Guess who has a new nephew to corrupt? That’s right! ME! I’m only kidding about the corrupt part, because he is sweet and perfect and wonderful. And while some may argue that those traits can make for the most entertaining corruptions, I simply love this little boy too much to buy him a synthesizer and drum kit for his sixth birthday or feed him nothing but Skittles and let him stay up late to watch Weekend at Bernie’s and Caddyshack II and set off firecrackers when he comes to visit.
My sister did such a fantastic job in the delivery room. No drugs! No screaming! (Well, mostly. But I only did it that one time.) She almost made labor look easy, like a Dr. Suess poem: Give birth while you sleep! Give birth in a Jeep! Give birth lying down, give birth with no frown! (Well, easy except for that one part that caused me, her childless sister, to curl into a numb ball of terror in the corner. Kidding again!)

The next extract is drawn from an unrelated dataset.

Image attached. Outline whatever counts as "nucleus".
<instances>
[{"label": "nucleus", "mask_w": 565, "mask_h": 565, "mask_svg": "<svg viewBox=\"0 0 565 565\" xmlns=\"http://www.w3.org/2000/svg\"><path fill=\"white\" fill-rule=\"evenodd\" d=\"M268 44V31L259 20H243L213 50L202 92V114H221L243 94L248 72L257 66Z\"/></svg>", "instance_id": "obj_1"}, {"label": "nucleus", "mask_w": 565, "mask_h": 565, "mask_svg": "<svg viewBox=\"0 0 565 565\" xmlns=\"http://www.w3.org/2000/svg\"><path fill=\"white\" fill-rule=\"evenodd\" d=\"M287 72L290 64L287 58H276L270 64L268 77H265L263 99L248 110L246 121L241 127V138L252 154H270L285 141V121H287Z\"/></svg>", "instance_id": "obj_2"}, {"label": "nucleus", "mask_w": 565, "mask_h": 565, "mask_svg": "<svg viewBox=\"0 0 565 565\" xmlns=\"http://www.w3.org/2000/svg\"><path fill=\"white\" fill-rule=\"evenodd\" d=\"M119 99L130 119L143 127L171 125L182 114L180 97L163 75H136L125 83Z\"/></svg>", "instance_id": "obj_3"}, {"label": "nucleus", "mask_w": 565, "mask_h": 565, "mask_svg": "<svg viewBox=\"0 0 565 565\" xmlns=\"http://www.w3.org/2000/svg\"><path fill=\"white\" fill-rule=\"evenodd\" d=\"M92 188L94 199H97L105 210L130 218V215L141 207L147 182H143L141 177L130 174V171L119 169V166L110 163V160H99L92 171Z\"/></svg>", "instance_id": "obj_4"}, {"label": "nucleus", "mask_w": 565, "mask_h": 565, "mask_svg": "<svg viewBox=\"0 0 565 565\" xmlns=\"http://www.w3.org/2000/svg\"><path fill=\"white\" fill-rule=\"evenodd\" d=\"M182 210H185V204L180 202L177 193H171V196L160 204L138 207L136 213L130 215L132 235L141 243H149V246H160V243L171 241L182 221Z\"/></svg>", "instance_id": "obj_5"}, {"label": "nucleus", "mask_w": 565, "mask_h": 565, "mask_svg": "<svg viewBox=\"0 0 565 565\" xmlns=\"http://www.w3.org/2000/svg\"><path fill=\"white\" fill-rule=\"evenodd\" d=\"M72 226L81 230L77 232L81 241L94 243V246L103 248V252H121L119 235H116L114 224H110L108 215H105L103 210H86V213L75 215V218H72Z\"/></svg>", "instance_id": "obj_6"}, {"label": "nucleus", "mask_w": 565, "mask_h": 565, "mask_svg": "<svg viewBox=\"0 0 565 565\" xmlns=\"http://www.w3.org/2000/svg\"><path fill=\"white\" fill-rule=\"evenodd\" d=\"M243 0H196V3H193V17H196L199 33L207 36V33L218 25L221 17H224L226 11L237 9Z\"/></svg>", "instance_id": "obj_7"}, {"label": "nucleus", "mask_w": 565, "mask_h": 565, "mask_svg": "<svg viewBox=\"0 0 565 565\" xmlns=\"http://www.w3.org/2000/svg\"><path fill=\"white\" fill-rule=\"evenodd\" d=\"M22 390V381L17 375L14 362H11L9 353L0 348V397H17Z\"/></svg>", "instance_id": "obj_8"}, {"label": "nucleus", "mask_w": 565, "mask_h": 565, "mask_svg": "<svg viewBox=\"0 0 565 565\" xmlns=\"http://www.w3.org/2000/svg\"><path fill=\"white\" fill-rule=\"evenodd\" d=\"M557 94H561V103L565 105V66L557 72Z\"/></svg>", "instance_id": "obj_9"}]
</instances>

I’d never witnessed a real, live birth before. And it was amazing. I freakin’ CRIED, alright. And then I drove home at three in the morning, so dog-tired and sentimental that I actually listened to The Scorpions’ “Wind of Change”* in its entirety (remember, I was overtired), smiling goofily nearly the whole way and thinking things like, “my new nephew makes me want to be a better person” and “if we work together, we can change the world.” Babies are just such hope-inspiring little people. They make me want to join a commune and give up my place in line at the Department of Motor Vehicles. (Well, after today they do.)
He is eight pounds / eight ounces, twenty inches long, alert, strong, and his back is kind of hairy. I just love him. The trick will be figuring out how to wrestle him away from my parents, who have already begun to spoil their first grandchild like it’s a competitive event.

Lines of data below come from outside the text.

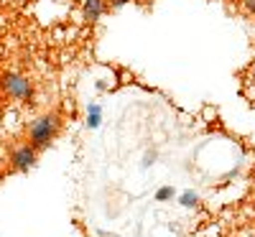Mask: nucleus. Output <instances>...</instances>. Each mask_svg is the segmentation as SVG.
Masks as SVG:
<instances>
[{"label": "nucleus", "instance_id": "12", "mask_svg": "<svg viewBox=\"0 0 255 237\" xmlns=\"http://www.w3.org/2000/svg\"><path fill=\"white\" fill-rule=\"evenodd\" d=\"M113 237H120V235H113Z\"/></svg>", "mask_w": 255, "mask_h": 237}, {"label": "nucleus", "instance_id": "6", "mask_svg": "<svg viewBox=\"0 0 255 237\" xmlns=\"http://www.w3.org/2000/svg\"><path fill=\"white\" fill-rule=\"evenodd\" d=\"M179 204H181L184 209H197V207L202 204V197H199L194 189H186V191L179 194Z\"/></svg>", "mask_w": 255, "mask_h": 237}, {"label": "nucleus", "instance_id": "1", "mask_svg": "<svg viewBox=\"0 0 255 237\" xmlns=\"http://www.w3.org/2000/svg\"><path fill=\"white\" fill-rule=\"evenodd\" d=\"M59 133H61V118H59V113H44V115L33 118L28 122V127H26L28 143L36 150H46L56 140Z\"/></svg>", "mask_w": 255, "mask_h": 237}, {"label": "nucleus", "instance_id": "5", "mask_svg": "<svg viewBox=\"0 0 255 237\" xmlns=\"http://www.w3.org/2000/svg\"><path fill=\"white\" fill-rule=\"evenodd\" d=\"M84 125L90 127V130H97V127L102 125V107L97 102H92L87 107V118H84Z\"/></svg>", "mask_w": 255, "mask_h": 237}, {"label": "nucleus", "instance_id": "4", "mask_svg": "<svg viewBox=\"0 0 255 237\" xmlns=\"http://www.w3.org/2000/svg\"><path fill=\"white\" fill-rule=\"evenodd\" d=\"M105 10H108L105 0H82V20L84 23H97L105 15Z\"/></svg>", "mask_w": 255, "mask_h": 237}, {"label": "nucleus", "instance_id": "9", "mask_svg": "<svg viewBox=\"0 0 255 237\" xmlns=\"http://www.w3.org/2000/svg\"><path fill=\"white\" fill-rule=\"evenodd\" d=\"M240 5H243L250 15H255V0H240Z\"/></svg>", "mask_w": 255, "mask_h": 237}, {"label": "nucleus", "instance_id": "10", "mask_svg": "<svg viewBox=\"0 0 255 237\" xmlns=\"http://www.w3.org/2000/svg\"><path fill=\"white\" fill-rule=\"evenodd\" d=\"M128 3H130V0H110V8H113V10H120V8L128 5Z\"/></svg>", "mask_w": 255, "mask_h": 237}, {"label": "nucleus", "instance_id": "2", "mask_svg": "<svg viewBox=\"0 0 255 237\" xmlns=\"http://www.w3.org/2000/svg\"><path fill=\"white\" fill-rule=\"evenodd\" d=\"M0 90H3L5 97H10L15 102H31L36 97L33 82L20 72H5L3 77H0Z\"/></svg>", "mask_w": 255, "mask_h": 237}, {"label": "nucleus", "instance_id": "7", "mask_svg": "<svg viewBox=\"0 0 255 237\" xmlns=\"http://www.w3.org/2000/svg\"><path fill=\"white\" fill-rule=\"evenodd\" d=\"M174 194H176L174 186H168V184H166V186H161V189L156 191V202H171V199H174Z\"/></svg>", "mask_w": 255, "mask_h": 237}, {"label": "nucleus", "instance_id": "3", "mask_svg": "<svg viewBox=\"0 0 255 237\" xmlns=\"http://www.w3.org/2000/svg\"><path fill=\"white\" fill-rule=\"evenodd\" d=\"M36 163H38V150H36L31 143H20V145L13 148V153H10V166H13V171L26 174V171H31Z\"/></svg>", "mask_w": 255, "mask_h": 237}, {"label": "nucleus", "instance_id": "8", "mask_svg": "<svg viewBox=\"0 0 255 237\" xmlns=\"http://www.w3.org/2000/svg\"><path fill=\"white\" fill-rule=\"evenodd\" d=\"M158 158V153L156 150H145L143 153V168H148V166H153V161Z\"/></svg>", "mask_w": 255, "mask_h": 237}, {"label": "nucleus", "instance_id": "11", "mask_svg": "<svg viewBox=\"0 0 255 237\" xmlns=\"http://www.w3.org/2000/svg\"><path fill=\"white\" fill-rule=\"evenodd\" d=\"M225 3H240V0H225Z\"/></svg>", "mask_w": 255, "mask_h": 237}]
</instances>
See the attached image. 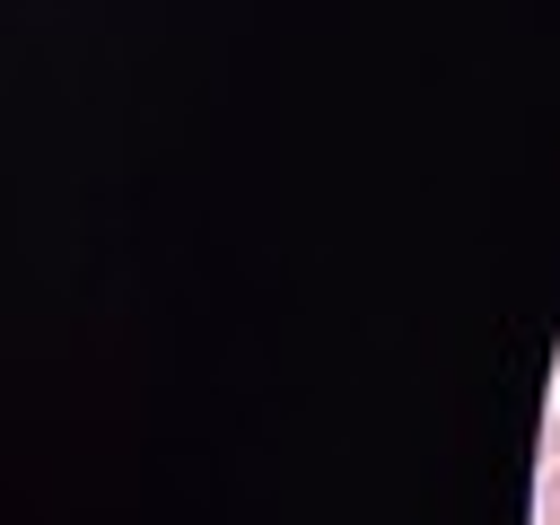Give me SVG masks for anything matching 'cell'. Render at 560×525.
I'll return each mask as SVG.
<instances>
[{"mask_svg":"<svg viewBox=\"0 0 560 525\" xmlns=\"http://www.w3.org/2000/svg\"><path fill=\"white\" fill-rule=\"evenodd\" d=\"M542 525H560V464L542 472Z\"/></svg>","mask_w":560,"mask_h":525,"instance_id":"1","label":"cell"}]
</instances>
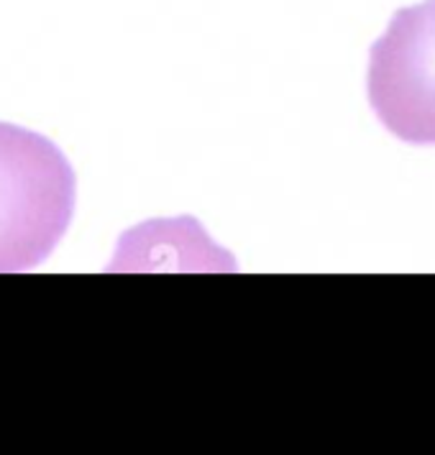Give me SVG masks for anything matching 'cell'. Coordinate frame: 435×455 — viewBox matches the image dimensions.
<instances>
[{
	"label": "cell",
	"mask_w": 435,
	"mask_h": 455,
	"mask_svg": "<svg viewBox=\"0 0 435 455\" xmlns=\"http://www.w3.org/2000/svg\"><path fill=\"white\" fill-rule=\"evenodd\" d=\"M75 172L60 146L0 124V274L36 269L75 212Z\"/></svg>",
	"instance_id": "1"
},
{
	"label": "cell",
	"mask_w": 435,
	"mask_h": 455,
	"mask_svg": "<svg viewBox=\"0 0 435 455\" xmlns=\"http://www.w3.org/2000/svg\"><path fill=\"white\" fill-rule=\"evenodd\" d=\"M367 92L392 136L407 144H435V0L394 13L372 44Z\"/></svg>",
	"instance_id": "2"
}]
</instances>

And do you know what else? I’m his only aunt! And I’m the Godmother! Do I sound like I’m kind of bragging? I guess I am…this is all so very exciting.
I promise I won’t turn this blog into the New Nephew Photo Gallery. Unless you want me to. Do you? Have I mentioned his cute little mango-shaped head tucked into that snug little knit cap? And his adorable button nose and wide, wondering eyes? He already has many hobbies, such as sucking on his teeny-tiny fist and winning hearts and minds. He’s very talented and brilliant. I will post a picture or four-hundred when I have some.
Sidenote: my mother told me that when she was in labor with me, the doctor brought in six student interns to observe my birth. Isn’t that something? And I’ve been an attention-hog ever since.
So tell me some birth stories. How were you born? How were your children born? How was the universe born? How about the concept of the spelling bee?
I’ll start: when my younger brother was born, he came out peeing and the doctor said, “It’s the fountain of youth!” Okay, your turn!
*This was playing on the radio. If you ever find this in my CD collection, please schedule an intervention and restrict my access to things like checking accounts, flammable materials, and microphones at public events.